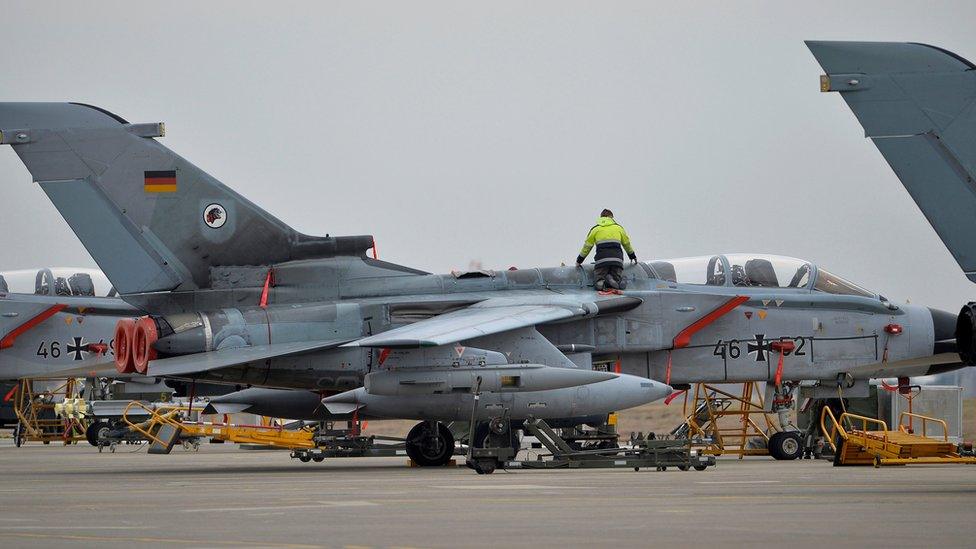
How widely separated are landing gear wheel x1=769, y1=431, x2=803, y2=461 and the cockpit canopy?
2.25 metres

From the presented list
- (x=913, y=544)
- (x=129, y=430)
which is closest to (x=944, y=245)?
(x=913, y=544)

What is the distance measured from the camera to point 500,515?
9.78 metres

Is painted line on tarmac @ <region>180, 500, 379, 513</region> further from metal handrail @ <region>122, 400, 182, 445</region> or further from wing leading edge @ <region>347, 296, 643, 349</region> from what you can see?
metal handrail @ <region>122, 400, 182, 445</region>

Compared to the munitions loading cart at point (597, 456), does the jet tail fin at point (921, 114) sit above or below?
above

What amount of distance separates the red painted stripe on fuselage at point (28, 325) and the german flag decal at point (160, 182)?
962cm

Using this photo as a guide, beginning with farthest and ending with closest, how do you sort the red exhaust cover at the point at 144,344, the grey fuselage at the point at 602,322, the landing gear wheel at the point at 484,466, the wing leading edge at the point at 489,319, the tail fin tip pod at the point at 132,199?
the grey fuselage at the point at 602,322
the tail fin tip pod at the point at 132,199
the red exhaust cover at the point at 144,344
the wing leading edge at the point at 489,319
the landing gear wheel at the point at 484,466

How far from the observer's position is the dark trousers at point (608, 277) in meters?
20.2

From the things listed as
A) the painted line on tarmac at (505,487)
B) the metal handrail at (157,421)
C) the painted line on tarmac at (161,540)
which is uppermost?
the metal handrail at (157,421)

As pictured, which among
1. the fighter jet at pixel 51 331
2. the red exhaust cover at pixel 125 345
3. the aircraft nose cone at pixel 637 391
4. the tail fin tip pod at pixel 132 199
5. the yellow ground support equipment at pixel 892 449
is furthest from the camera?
the fighter jet at pixel 51 331

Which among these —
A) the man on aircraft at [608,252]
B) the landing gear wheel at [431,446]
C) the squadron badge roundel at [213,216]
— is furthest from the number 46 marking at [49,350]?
the man on aircraft at [608,252]

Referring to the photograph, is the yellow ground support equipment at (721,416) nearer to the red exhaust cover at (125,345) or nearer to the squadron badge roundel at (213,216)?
the squadron badge roundel at (213,216)

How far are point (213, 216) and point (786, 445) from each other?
8931 millimetres

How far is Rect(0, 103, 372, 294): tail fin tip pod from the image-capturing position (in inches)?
742

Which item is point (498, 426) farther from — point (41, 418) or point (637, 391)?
point (41, 418)
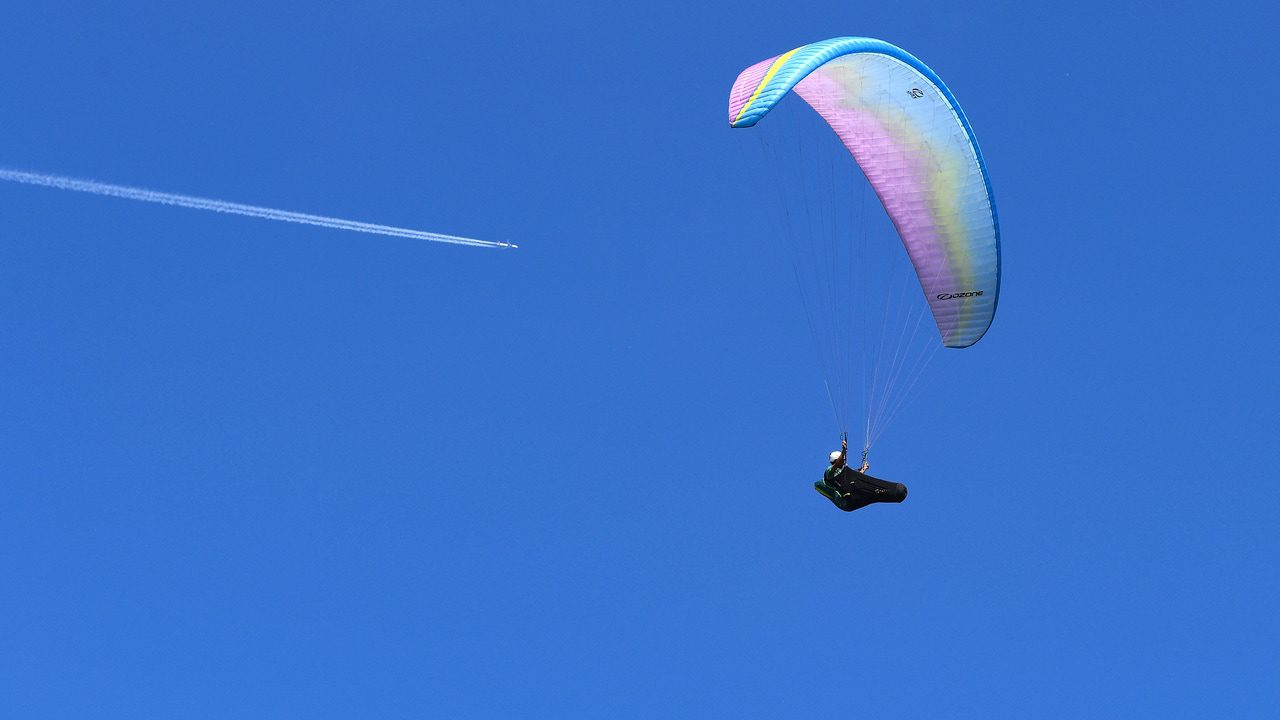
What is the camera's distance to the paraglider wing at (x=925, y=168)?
35812mm

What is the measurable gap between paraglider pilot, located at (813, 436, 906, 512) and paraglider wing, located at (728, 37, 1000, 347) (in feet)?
15.8

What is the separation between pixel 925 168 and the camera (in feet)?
122

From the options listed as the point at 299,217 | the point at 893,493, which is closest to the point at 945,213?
the point at 893,493

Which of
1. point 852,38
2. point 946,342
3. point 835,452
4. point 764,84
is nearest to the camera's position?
point 764,84

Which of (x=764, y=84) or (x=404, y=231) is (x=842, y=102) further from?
(x=404, y=231)

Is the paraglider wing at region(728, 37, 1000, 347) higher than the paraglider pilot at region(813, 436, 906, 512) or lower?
higher

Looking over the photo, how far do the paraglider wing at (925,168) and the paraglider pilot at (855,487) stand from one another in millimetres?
4819

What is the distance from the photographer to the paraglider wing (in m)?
35.8

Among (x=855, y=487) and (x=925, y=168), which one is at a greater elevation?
(x=925, y=168)

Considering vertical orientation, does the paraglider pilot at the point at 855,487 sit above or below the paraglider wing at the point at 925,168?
below

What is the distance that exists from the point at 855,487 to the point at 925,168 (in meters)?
7.59

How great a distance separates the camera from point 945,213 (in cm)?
3728

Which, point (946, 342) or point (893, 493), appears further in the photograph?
point (946, 342)

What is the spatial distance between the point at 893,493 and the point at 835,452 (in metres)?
1.56
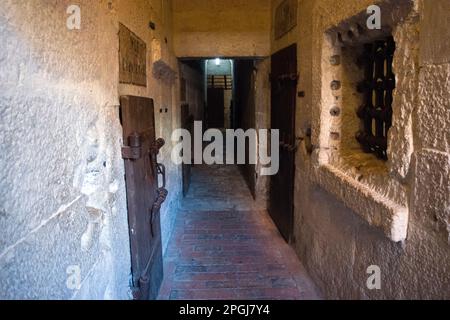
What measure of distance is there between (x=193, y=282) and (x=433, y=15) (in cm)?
206

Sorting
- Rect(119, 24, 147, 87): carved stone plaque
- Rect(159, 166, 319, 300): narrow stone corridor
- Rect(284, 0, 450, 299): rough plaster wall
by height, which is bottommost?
Rect(159, 166, 319, 300): narrow stone corridor

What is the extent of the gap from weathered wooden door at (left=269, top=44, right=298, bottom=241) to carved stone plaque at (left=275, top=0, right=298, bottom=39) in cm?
18

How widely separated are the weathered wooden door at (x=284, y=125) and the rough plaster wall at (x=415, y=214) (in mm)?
600

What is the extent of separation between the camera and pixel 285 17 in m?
2.91

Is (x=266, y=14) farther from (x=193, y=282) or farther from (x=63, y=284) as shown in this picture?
(x=63, y=284)

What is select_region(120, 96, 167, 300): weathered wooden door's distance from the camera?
156cm

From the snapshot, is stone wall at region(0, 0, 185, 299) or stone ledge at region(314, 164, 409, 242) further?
stone ledge at region(314, 164, 409, 242)

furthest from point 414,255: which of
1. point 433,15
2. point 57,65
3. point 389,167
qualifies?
point 57,65

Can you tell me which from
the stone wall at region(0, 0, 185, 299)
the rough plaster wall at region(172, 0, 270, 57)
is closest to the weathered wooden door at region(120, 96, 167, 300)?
the stone wall at region(0, 0, 185, 299)

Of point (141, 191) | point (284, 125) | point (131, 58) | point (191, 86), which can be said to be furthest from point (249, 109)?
point (141, 191)

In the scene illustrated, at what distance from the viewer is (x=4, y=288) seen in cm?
69

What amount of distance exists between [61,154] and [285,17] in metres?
2.54

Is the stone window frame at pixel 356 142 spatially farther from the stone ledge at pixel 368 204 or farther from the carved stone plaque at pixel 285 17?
the carved stone plaque at pixel 285 17

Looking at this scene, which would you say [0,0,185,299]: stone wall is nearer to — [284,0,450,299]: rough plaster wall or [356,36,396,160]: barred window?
[284,0,450,299]: rough plaster wall
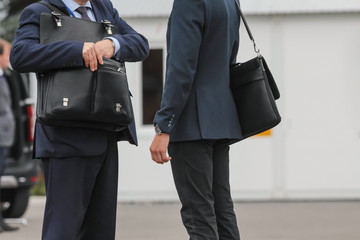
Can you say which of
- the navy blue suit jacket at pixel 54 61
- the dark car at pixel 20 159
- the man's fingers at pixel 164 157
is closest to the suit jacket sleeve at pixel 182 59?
the man's fingers at pixel 164 157

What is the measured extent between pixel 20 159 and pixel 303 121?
3679mm

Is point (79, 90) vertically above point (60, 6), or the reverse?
point (60, 6)

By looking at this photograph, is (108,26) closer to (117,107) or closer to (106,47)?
(106,47)

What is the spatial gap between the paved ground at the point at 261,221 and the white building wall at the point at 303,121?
34 cm

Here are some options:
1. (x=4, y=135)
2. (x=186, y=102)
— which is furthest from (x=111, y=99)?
(x=4, y=135)

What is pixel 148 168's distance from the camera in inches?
402

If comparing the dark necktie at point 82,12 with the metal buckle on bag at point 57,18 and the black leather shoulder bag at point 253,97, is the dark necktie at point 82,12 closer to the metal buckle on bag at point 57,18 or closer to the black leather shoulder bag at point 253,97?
the metal buckle on bag at point 57,18

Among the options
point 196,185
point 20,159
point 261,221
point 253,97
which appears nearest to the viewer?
point 196,185

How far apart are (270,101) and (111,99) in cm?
95

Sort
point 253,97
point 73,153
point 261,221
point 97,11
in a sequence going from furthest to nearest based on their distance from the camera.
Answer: point 261,221
point 253,97
point 97,11
point 73,153

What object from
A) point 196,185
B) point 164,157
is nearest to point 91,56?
point 164,157

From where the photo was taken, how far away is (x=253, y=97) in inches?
162

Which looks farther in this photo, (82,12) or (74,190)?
(82,12)

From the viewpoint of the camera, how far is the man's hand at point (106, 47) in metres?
3.59
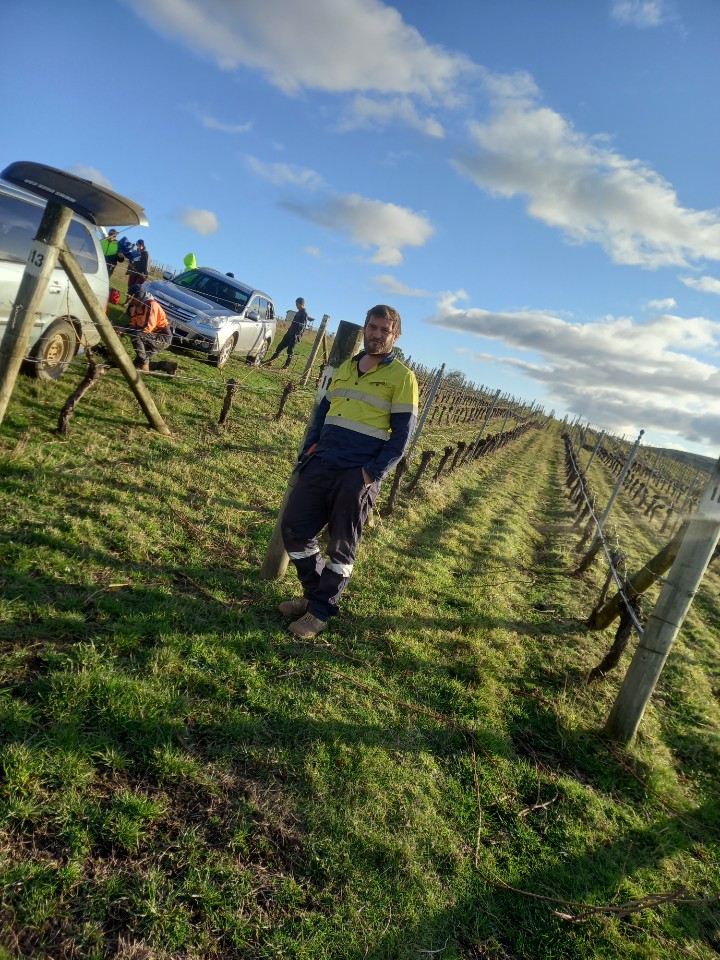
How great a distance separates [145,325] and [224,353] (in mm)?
3438

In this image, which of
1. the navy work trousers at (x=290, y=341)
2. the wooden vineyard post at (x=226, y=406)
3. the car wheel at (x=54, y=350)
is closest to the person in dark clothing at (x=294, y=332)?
the navy work trousers at (x=290, y=341)

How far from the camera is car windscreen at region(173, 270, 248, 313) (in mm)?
11406

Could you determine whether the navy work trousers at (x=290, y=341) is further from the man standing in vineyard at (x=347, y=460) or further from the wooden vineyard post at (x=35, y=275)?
the man standing in vineyard at (x=347, y=460)

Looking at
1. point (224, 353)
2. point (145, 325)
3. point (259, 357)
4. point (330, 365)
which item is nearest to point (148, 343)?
point (145, 325)

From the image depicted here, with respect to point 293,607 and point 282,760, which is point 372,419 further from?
point 282,760

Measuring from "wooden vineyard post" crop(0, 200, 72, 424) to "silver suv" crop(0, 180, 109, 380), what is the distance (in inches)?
21.3

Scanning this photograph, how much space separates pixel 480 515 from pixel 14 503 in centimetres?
665

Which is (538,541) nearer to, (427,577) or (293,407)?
(427,577)

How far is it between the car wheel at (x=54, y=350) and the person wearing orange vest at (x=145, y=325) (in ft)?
3.19

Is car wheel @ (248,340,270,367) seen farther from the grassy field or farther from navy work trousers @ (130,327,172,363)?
the grassy field

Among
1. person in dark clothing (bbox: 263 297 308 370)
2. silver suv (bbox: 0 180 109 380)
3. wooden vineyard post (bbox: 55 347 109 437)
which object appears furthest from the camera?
person in dark clothing (bbox: 263 297 308 370)

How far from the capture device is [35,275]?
371cm

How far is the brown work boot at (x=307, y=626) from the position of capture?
351 centimetres

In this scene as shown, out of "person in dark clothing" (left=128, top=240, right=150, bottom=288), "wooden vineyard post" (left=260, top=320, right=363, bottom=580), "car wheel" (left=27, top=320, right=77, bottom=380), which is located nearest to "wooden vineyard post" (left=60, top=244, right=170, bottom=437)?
"car wheel" (left=27, top=320, right=77, bottom=380)
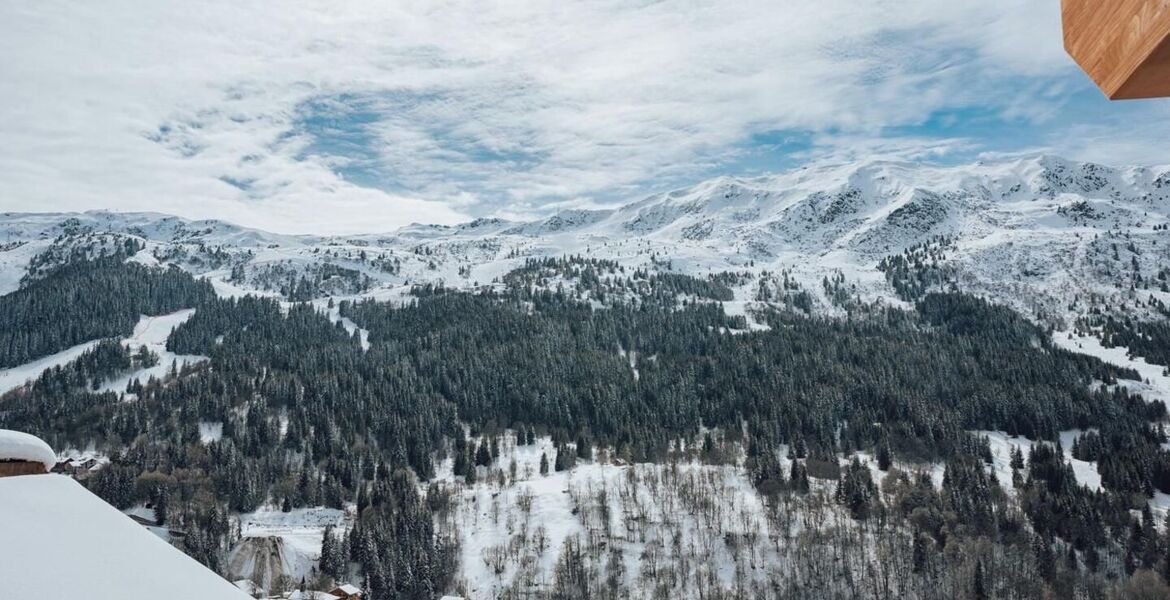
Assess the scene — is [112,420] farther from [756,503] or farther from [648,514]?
[756,503]

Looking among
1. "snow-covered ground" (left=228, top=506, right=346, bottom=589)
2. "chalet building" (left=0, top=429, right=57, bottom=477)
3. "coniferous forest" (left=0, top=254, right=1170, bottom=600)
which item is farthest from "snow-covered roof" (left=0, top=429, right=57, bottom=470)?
"snow-covered ground" (left=228, top=506, right=346, bottom=589)

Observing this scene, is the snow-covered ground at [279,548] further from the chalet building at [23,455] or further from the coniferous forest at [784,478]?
the chalet building at [23,455]

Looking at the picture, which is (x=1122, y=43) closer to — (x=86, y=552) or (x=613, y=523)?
(x=86, y=552)

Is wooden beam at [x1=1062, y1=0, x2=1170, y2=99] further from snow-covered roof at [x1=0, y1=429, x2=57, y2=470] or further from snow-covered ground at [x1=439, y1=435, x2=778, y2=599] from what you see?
snow-covered ground at [x1=439, y1=435, x2=778, y2=599]

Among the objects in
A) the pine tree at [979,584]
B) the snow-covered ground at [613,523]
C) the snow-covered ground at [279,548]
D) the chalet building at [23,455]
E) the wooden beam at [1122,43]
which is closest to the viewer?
the wooden beam at [1122,43]

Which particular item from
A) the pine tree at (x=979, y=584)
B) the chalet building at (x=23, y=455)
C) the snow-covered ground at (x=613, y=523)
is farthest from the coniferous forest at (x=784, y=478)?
the chalet building at (x=23, y=455)

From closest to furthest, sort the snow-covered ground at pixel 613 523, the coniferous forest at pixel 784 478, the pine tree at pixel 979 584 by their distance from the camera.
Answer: the pine tree at pixel 979 584 → the coniferous forest at pixel 784 478 → the snow-covered ground at pixel 613 523

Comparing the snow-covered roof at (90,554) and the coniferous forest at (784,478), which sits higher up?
the snow-covered roof at (90,554)
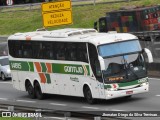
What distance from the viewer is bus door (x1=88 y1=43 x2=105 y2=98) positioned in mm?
24859

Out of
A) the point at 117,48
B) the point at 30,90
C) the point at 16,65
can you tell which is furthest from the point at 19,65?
the point at 117,48

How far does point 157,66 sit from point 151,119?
49.4 feet

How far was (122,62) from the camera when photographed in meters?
24.9

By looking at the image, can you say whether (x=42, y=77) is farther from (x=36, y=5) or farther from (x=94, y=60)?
(x=36, y=5)

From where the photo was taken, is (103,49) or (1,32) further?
(1,32)

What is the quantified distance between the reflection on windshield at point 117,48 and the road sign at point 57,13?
13.5 meters

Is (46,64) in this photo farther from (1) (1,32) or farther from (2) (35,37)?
(1) (1,32)

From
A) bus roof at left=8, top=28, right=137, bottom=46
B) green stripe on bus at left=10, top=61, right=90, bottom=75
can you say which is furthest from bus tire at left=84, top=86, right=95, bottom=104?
bus roof at left=8, top=28, right=137, bottom=46

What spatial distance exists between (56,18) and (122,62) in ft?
47.1

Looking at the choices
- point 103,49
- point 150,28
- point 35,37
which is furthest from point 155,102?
point 150,28

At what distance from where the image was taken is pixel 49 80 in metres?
28.6

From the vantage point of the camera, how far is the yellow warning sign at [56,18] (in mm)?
38594

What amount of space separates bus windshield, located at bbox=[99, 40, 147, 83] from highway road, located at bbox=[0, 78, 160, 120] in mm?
1034

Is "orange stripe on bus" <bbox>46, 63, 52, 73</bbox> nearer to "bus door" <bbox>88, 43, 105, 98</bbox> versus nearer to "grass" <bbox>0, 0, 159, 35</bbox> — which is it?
"bus door" <bbox>88, 43, 105, 98</bbox>
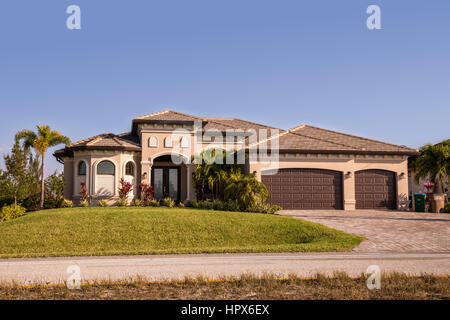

....

> **REQUIREMENT**
Please locate every line in the data above that contains the string "nearer" and copy each of those lines in full. Matching is case-sensitive.

> **SOLUTION FOR THIS PROBLEM**
Referring to the photograph, is the yellow ground support equipment at (721,416) nearer to the red exhaust cover at (125,345) or nearer to the squadron badge roundel at (213,216)?
Looking at this scene, which would you say [0,0,185,299]: stone wall is nearer to — [284,0,450,299]: rough plaster wall or [356,36,396,160]: barred window?
Which is (538,541) nearer to, (427,577) or (293,407)?
Is "orange stripe on bus" <bbox>46, 63, 52, 73</bbox> nearer to "bus door" <bbox>88, 43, 105, 98</bbox> versus nearer to "grass" <bbox>0, 0, 159, 35</bbox> — which is it?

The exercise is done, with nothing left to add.